7 maja 2012

Na gorąco. Zabrali szkołom pół miliona!


Burmistrz Tomasz Żak z zapałem zabrał się za oszczędności w gminie. A że najłatwiej zabrać dzieciom, tak też uczynił. W ciągu kilku dni magistrat kazał „obciąć budżety szkół o około 500 tys. złotych”. Z dnia na dzień zasłaniając się decyzją ministra finansów polecono dyrektorom szukania pieniędzy, aby je oddać do budżetu gminy.

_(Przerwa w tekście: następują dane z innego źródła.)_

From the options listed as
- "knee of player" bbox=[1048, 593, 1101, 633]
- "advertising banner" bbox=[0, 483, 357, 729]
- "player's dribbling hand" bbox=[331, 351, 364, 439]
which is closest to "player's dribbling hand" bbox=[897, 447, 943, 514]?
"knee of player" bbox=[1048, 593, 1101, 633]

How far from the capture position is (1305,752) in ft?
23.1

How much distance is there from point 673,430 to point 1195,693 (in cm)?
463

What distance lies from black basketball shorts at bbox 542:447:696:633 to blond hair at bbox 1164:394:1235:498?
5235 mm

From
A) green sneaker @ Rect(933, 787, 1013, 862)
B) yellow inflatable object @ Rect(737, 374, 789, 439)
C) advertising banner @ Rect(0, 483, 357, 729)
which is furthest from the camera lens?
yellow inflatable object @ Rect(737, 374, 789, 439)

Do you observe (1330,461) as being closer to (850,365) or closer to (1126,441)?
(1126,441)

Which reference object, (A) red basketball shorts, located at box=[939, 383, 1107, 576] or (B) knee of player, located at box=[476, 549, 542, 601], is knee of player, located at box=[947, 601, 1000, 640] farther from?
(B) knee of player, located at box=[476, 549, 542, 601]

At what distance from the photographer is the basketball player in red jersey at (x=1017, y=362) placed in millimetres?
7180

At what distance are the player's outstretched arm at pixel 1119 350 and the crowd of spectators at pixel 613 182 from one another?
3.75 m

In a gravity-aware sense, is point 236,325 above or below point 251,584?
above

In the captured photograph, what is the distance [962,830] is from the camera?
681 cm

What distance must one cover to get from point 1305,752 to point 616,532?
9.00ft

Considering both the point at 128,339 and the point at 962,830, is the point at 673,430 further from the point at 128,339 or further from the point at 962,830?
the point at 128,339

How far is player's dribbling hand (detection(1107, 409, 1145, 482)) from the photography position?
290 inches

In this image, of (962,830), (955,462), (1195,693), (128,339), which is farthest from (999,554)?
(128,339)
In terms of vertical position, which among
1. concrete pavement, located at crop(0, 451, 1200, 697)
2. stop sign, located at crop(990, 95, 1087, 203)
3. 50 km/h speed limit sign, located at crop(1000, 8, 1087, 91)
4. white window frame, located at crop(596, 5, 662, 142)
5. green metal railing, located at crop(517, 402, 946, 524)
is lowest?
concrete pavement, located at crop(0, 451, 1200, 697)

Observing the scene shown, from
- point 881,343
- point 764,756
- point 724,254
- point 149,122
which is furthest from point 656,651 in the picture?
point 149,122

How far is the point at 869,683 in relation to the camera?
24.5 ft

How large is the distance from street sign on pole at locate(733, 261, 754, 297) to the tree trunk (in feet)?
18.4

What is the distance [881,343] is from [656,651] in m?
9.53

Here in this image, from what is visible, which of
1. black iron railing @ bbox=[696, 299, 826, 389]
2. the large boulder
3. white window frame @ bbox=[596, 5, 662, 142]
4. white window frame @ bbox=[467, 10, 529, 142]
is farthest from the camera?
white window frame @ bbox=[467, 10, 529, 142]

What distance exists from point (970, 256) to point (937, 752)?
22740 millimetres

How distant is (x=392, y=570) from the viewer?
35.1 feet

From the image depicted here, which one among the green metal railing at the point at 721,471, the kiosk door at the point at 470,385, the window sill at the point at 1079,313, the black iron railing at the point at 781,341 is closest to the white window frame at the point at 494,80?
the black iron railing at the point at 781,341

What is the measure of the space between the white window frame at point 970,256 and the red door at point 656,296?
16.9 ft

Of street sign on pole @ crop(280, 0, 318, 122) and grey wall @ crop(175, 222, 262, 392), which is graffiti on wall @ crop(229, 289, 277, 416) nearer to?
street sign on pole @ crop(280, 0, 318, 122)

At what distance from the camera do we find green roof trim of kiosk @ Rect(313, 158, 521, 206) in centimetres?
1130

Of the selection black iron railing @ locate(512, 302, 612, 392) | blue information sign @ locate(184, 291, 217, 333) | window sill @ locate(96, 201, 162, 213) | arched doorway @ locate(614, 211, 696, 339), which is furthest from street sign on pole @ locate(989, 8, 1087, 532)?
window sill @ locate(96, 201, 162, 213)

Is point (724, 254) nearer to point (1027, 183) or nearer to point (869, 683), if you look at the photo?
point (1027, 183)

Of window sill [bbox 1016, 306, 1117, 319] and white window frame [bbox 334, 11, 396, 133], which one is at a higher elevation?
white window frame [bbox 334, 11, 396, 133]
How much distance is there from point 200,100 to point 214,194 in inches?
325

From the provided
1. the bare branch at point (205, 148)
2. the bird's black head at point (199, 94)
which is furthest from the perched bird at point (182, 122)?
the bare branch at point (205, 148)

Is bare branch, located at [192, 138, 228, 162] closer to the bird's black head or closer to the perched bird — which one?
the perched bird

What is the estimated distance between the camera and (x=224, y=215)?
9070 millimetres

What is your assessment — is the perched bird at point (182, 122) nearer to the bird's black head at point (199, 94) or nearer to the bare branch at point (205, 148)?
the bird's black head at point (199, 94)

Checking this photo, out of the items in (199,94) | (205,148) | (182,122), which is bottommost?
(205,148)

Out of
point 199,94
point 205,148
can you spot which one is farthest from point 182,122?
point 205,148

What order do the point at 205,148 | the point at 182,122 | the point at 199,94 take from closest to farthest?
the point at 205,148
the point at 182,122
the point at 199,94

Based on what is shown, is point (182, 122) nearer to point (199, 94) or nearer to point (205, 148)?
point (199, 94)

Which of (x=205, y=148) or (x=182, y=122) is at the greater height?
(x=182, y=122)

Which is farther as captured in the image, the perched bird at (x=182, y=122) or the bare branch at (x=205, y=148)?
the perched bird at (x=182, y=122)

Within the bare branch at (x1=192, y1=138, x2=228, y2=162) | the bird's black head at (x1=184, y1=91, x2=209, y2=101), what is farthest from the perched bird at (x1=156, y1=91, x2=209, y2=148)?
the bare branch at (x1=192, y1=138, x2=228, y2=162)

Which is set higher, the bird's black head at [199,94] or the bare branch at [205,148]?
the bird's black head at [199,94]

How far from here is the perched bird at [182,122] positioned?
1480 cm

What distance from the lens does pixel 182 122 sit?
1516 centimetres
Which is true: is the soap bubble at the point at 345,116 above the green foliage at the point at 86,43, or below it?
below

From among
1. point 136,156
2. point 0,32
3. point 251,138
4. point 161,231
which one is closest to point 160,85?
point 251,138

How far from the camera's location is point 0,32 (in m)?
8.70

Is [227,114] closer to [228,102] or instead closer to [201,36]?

Na moje pytanie na sesji Rady Miejskiej w kwietniu, dlaczego tak się stało, pani skarbnik stwierdziła, że to jest pytanie do Jana Vincenta Rostowskiego i abym sobie poczytał w uzasadnieniu. Przeczytałem. I co? Zabranie pieniędzy szkołom spowodowane było złym zaplanowaniem budżetu, ponieważ nie uwzględniono faktu przeniesienia w czasie reformy oświaty. Dzięki skutecznej interwencji rodziców sześciolatki nie musiały iść obligatoryjnie do szkoły w tym roku. I dobrze. Czy nasze władze o tym nie wiedziały? To skandal, aby dyrektorzy szkół zmuszeni byli szukać oszczędności w ciągu roku. Przez to zabraknie szkołom, czyli de facto naszym dzieciom pomocy naukowych, sprzętu sportowego, środków czystości czy materiałów biurowych. Na co jeszcze zabraknie? Przekonamy się już wkrótce.
          
W Andrychowie, co jest ewenementem na skalę światową, oświata chyba utrzymuje administrację. W administracji zaoszczędzono ok. 9 tys złotych, a w szkołach - pół miliona! Pół miliona to dokładnie tyle, o ile zwiększono wydatki na płace w urzędzie w tym roku! Będę wnioskował o przyznanie Nagrody Nobla w dziedzinie ekonomii dla burmistrza Andrychowa. To niezwykły montaż finansowy. Dzieci oszczędzają, władza się pasie. Taka polityka doprowadzi w szybkim tempie do zaprzepaszczenia kilkunastoletniego dorobku wszystkich tych, którym na sercu leży przede wszystkim dobro dziecka.  
              
PS. Do tych „oszczędności” na oświacie trzeba dołożyć jeszcze kwotę ok. 140 tys. złotych, którą burmistrz „zaoszczędził” w tym roku na płacach nauczycieli (dodatki motywacyjne i za wychowawstwo). Mimo zapewnień, że suma ta zostanie wykorzystana na inne cele w zakresie edukacji, władze Andrychowa przesunęły te pieniądze na dofinansowanie unijnego programu promocji Małopolski Zachodniej pod nazwą „Patrząc w przyszłość –Małopolska Zachodnia wykorzystuje europejską szansę” . W ten sposób to, co zabrano nauczycielom, pójdzie na teatrzyk cieni oraz wyjazdy zagraniczne vip-ów w ciągu najbliższych dwóch lat. Dodam tylko, że ten ponadmilionowy projekt dotuje z własnej kasy tylko nasza gmina choć biorą w nim udział także inne miejscowości. Okazało się bowiem, że Zator, Zawoja i Libiąż nie dokładają ani grosza! My dajemy prawie 300 tys. zł! A co tam, nas stać!